# Entries shown:
%%

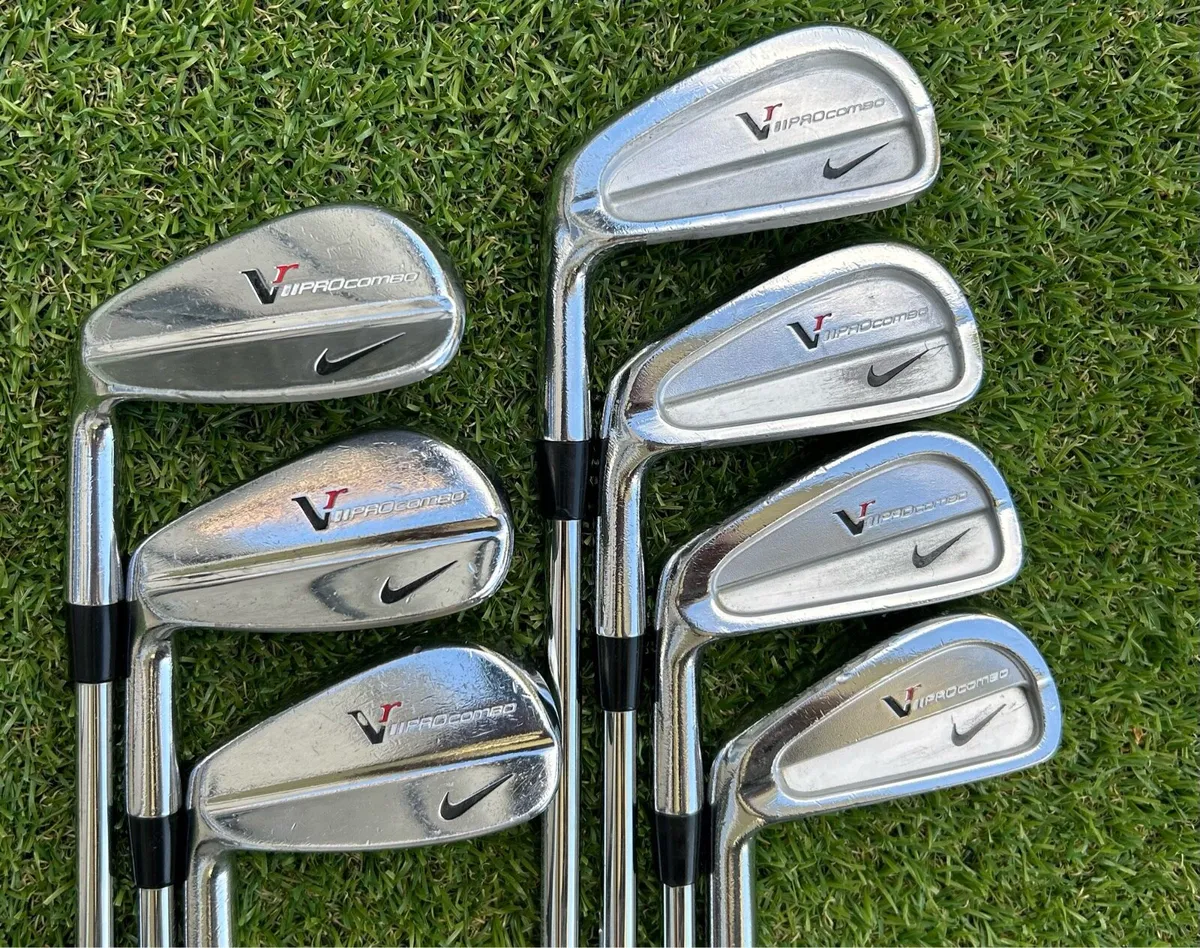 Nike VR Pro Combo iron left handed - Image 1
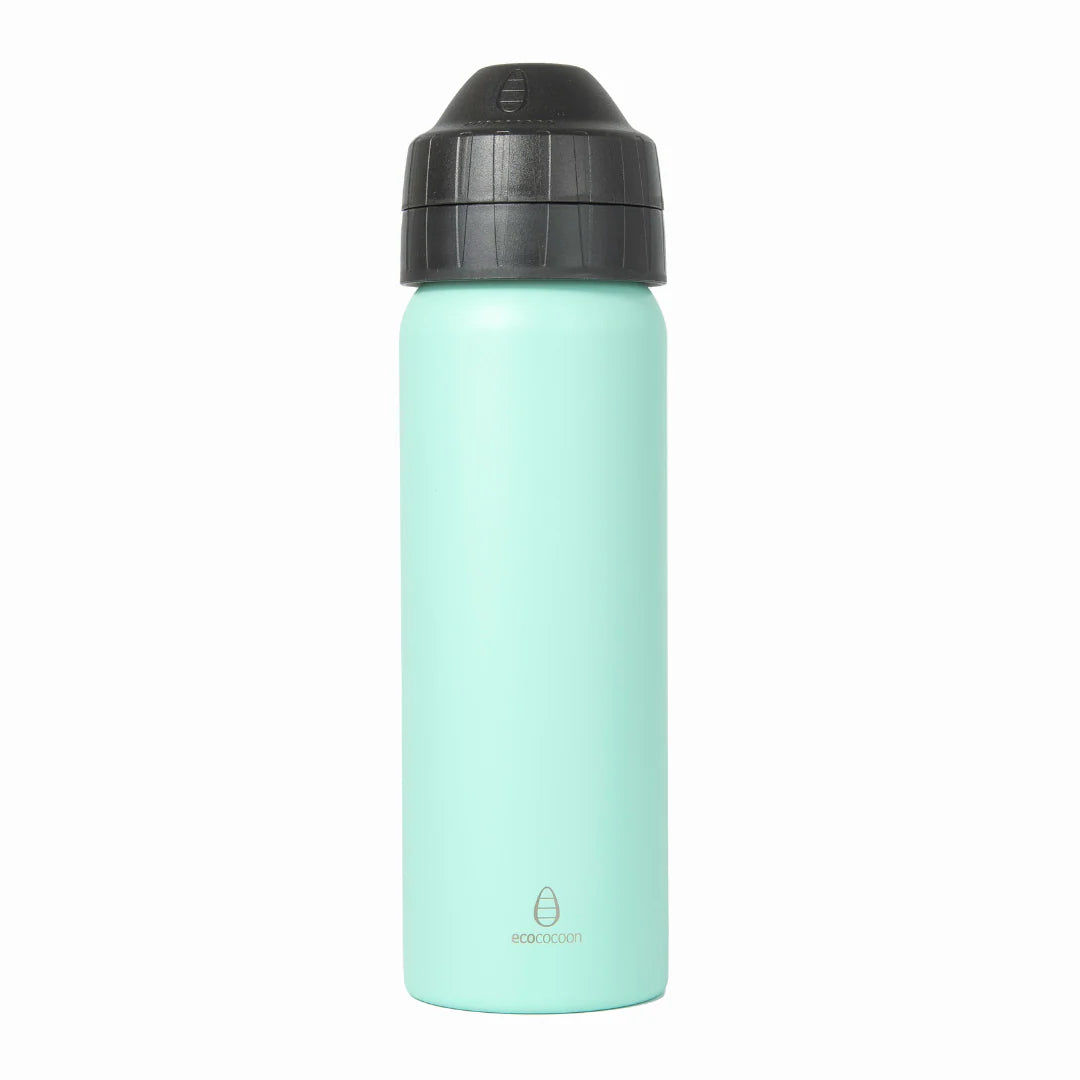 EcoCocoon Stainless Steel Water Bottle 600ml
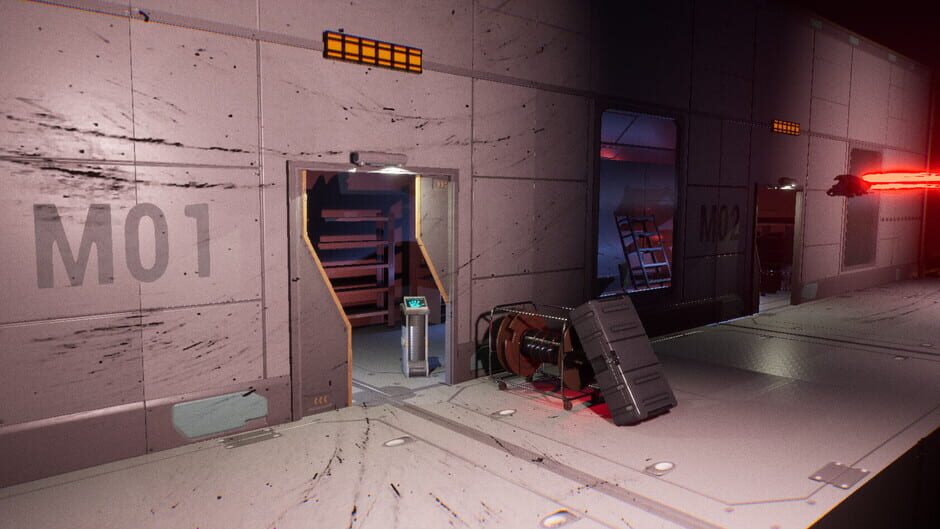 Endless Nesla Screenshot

%%
%%

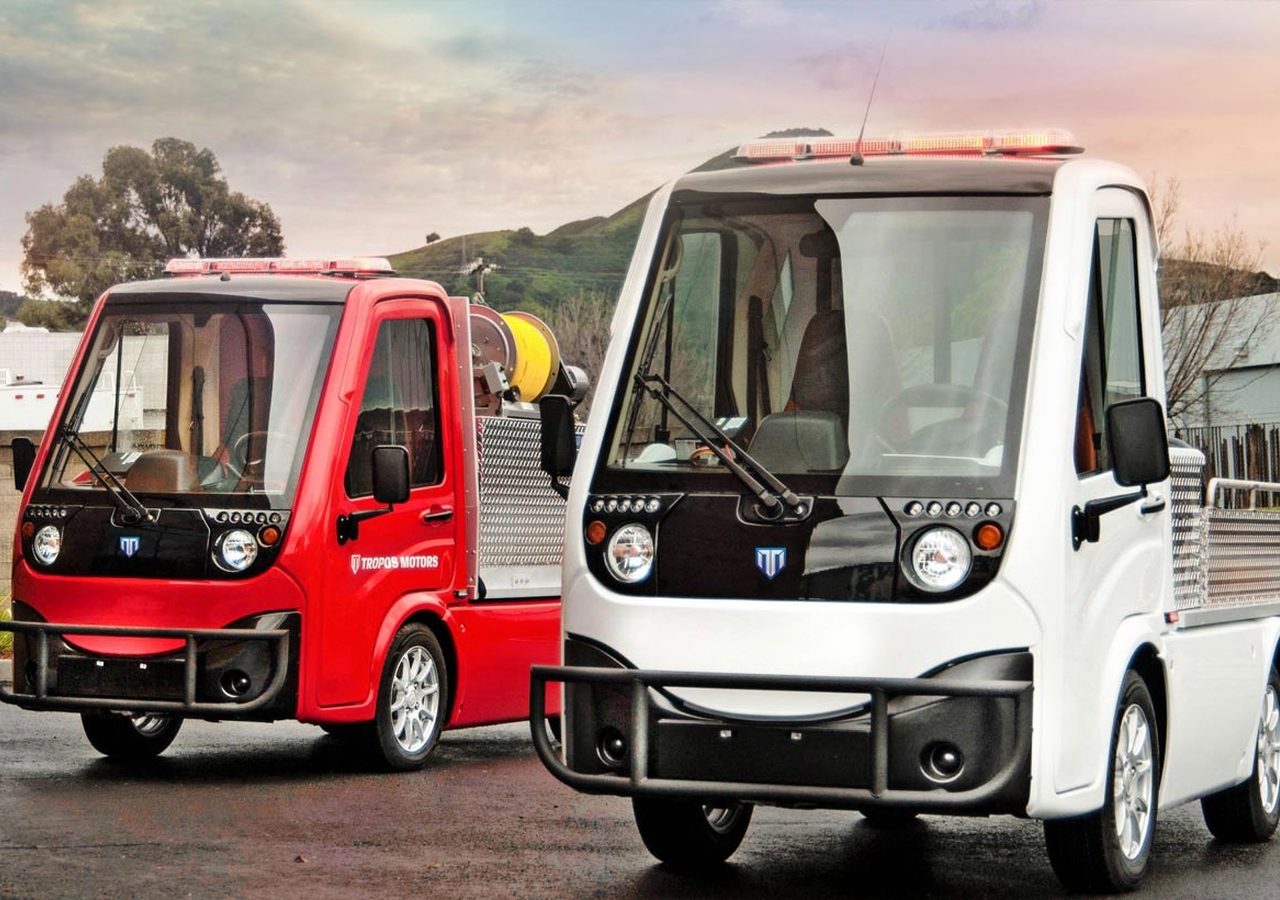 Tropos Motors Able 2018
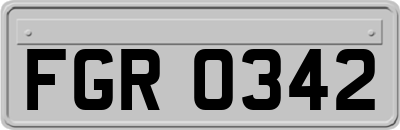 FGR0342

%%
%%

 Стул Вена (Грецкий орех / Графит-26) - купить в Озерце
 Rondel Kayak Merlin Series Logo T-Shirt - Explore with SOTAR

%%

# Exercise aim:
In the listing above, locate the line containing "Стул Вена (Грецкий" and the line containing "Rondel Kayak Merlin". Extract those two lines and every line between them, exactly as written, and only those.

# Solution for this task:
 Стул Вена (Грецкий орех / Графит-26) - купить в Озерце
 Rondel Kayak Merlin Series Logo T-Shirt - Explore with SOTAR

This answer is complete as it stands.